Aprile 1944. Sono le quattro del mattino e nel silenzio di una notte già prossima all’alba si diffonde nell'aria improvviso il rombo di un potente motore. L'atteso segnale era finalmente arrivato. Radio Londra aveva comunicato le parole fatidiche concordate con un agente inglese che si era innamorato di una ragazza che conosceva bene il comandante Lupo e che li aveva messi in contatto: “Mario si prepari”, e la sera successiva “Gli uccelli cantano”. I partigiani così avvisati avevano acceso grandi fuochi disposti in maniera tale da formare per chi osservava dall'alto un triangolo illuminato. Ed ecco piovere dal cielo 36 casse di metallo colme di vestiario e armi. Due giorni dopo secondo e ultimo lancio di materiale, recuperato in gran parte dai contadini del posto e consegnato nelle mani dei partigiani. Il morale è alto e la formazione sempre più agguerrita si fa di giorno in giorno più numerosa. Il Lupo veniva dall’esperienza della guerra d’Africa e aveva potuto toccare con mano la spropositata forza fatta di materiale bellico e di inesauribili rifornimenti a disposizione degli alleati, intuendo che lo scontro fra gli eserciti avrebbe avuto un sicuro vincitore. Non era dunque a digiuno di arte militare, tutt’altro, ma molti dei ragazzi che si univano alle sue fila non avevano mai sparato. Quando sarebbe stato necessario battersi contro le truppe di linea tedesche, addestrate ed esperte, i nodi sarebbero venuti dolorosamente al pettine.

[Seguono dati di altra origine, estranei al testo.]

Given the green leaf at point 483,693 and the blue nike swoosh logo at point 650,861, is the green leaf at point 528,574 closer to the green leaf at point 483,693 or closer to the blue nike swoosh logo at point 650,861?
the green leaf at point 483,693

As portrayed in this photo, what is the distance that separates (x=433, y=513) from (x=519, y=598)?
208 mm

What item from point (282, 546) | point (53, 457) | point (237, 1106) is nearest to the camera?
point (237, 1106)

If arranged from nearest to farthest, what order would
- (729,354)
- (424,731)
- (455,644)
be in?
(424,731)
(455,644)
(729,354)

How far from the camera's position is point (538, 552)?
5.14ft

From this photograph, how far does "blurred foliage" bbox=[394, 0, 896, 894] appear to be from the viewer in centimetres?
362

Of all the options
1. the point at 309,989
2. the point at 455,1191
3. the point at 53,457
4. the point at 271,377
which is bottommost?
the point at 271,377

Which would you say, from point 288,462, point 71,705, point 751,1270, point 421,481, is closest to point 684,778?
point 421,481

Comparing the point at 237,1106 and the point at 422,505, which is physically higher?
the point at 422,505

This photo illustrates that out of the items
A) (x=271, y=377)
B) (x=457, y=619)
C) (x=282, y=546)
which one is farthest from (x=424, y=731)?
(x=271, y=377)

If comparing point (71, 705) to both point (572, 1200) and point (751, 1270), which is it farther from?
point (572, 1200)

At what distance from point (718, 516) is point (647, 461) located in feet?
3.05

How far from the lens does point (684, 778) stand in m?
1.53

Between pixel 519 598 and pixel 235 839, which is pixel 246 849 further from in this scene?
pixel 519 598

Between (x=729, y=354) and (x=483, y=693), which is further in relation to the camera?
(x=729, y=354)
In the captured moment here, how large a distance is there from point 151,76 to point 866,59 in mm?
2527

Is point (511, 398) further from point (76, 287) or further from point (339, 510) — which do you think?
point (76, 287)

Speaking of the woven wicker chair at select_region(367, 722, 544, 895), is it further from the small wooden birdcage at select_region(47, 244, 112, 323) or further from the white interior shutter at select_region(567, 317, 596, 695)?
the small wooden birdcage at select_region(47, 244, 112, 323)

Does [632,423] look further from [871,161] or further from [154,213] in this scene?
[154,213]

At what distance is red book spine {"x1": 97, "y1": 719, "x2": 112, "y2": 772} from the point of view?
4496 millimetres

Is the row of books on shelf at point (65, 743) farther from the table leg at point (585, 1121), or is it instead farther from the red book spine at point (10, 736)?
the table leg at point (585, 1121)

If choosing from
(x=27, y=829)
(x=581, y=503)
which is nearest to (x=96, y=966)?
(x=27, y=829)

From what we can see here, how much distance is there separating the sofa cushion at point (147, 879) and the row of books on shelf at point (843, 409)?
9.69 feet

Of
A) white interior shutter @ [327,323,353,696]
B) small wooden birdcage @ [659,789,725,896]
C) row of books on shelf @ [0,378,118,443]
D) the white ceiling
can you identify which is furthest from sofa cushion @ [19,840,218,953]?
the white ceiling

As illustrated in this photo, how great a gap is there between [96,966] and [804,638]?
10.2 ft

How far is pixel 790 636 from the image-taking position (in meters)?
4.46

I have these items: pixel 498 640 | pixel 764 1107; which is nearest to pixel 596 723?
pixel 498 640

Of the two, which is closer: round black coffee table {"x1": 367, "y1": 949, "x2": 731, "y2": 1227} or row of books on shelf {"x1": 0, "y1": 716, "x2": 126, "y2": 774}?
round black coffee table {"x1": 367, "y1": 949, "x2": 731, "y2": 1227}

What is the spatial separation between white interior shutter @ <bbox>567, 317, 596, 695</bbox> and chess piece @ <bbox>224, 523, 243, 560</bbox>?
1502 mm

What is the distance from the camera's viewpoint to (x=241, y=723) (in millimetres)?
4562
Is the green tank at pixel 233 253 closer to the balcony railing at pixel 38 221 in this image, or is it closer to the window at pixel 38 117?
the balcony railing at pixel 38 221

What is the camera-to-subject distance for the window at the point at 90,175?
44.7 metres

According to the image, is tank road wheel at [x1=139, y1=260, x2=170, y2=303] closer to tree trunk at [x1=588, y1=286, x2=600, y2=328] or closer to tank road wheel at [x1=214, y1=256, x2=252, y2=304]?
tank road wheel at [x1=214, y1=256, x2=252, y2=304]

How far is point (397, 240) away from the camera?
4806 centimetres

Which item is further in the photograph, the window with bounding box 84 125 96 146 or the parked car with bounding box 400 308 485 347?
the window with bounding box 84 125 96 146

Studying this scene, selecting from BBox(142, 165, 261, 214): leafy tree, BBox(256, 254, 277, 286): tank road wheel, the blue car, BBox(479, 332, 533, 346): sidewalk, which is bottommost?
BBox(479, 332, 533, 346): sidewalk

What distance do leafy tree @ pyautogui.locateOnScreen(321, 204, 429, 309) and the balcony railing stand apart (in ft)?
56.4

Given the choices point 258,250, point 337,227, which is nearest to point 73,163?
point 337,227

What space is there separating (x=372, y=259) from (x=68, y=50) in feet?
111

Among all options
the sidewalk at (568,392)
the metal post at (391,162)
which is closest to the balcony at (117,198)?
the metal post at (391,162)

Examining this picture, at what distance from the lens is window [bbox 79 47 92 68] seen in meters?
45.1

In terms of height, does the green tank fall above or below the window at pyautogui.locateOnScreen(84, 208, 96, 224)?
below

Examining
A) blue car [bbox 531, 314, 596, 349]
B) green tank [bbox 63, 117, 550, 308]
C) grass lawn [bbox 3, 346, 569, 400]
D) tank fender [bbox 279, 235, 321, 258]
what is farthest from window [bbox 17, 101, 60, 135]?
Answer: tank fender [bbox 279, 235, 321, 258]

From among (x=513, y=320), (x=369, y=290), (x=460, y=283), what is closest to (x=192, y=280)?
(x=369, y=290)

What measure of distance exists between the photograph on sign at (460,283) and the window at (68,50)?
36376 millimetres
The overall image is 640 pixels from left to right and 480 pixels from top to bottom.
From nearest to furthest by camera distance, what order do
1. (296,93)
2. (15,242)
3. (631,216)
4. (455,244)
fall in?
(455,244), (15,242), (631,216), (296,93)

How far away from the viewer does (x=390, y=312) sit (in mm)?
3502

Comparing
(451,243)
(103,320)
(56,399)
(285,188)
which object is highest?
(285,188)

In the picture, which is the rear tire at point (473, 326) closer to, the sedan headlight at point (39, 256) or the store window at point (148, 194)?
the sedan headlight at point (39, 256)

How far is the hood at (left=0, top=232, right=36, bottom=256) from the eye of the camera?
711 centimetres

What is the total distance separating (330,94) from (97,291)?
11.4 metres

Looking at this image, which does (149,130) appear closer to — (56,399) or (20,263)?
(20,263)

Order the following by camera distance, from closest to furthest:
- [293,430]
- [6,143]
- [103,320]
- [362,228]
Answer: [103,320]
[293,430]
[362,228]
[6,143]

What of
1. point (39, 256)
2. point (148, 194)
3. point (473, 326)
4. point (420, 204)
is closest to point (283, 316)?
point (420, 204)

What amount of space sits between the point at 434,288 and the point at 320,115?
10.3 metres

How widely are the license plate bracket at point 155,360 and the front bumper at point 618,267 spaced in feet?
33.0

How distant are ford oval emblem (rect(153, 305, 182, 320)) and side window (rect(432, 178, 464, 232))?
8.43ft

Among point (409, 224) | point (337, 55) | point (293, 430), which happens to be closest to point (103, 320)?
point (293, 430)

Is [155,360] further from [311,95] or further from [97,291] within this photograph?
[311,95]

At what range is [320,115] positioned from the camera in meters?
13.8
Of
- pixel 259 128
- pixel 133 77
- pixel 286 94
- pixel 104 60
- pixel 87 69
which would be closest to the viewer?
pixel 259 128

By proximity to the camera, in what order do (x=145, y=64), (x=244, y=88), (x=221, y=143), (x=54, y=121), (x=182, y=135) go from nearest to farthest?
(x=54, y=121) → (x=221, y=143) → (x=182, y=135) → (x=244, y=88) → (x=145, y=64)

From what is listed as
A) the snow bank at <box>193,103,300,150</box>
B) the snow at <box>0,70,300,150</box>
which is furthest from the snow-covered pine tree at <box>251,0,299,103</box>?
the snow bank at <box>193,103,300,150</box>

I primi attacchi partigiani vengono messi in atto mediante sabotaggi contro la linea ferroviaria, il primo in particolare facendo saltare un treno carico di combustibile. Poi si cominciano a prendere di mira le caserme locali della Milizia fascista sparse nei paesi dell’Appennino bolognese. La rapidità con cui si assestano i colpi, il pressoché generale sostegno della popolazione e la scarsa convinzione dei soldati di leva di Salò, garantiscono con successo l’efficacia delle azioni. Ma la vita del partigiano, al di fuori dalle facili e immaginifiche rappresentazioni, è dura e densa di quotidiane insidie. La brigata deve spostarsi ogni giorno attraversando i crinali delle montagne con il pericolo continuo di delatori che facciano la spia rivelando la loro posizione. I ricoveri sono rari e in luoghi impervi, il freddo intenso e continua la fame che fedele li accompagna conficcata nello stomaco. La gente montanara e i contadini li aiutano, chi per convinzione e chi per forza, ma da mangiare ce n’è poco per tutti: i campi sono incolti, il fronte si avvicina, regna la paura.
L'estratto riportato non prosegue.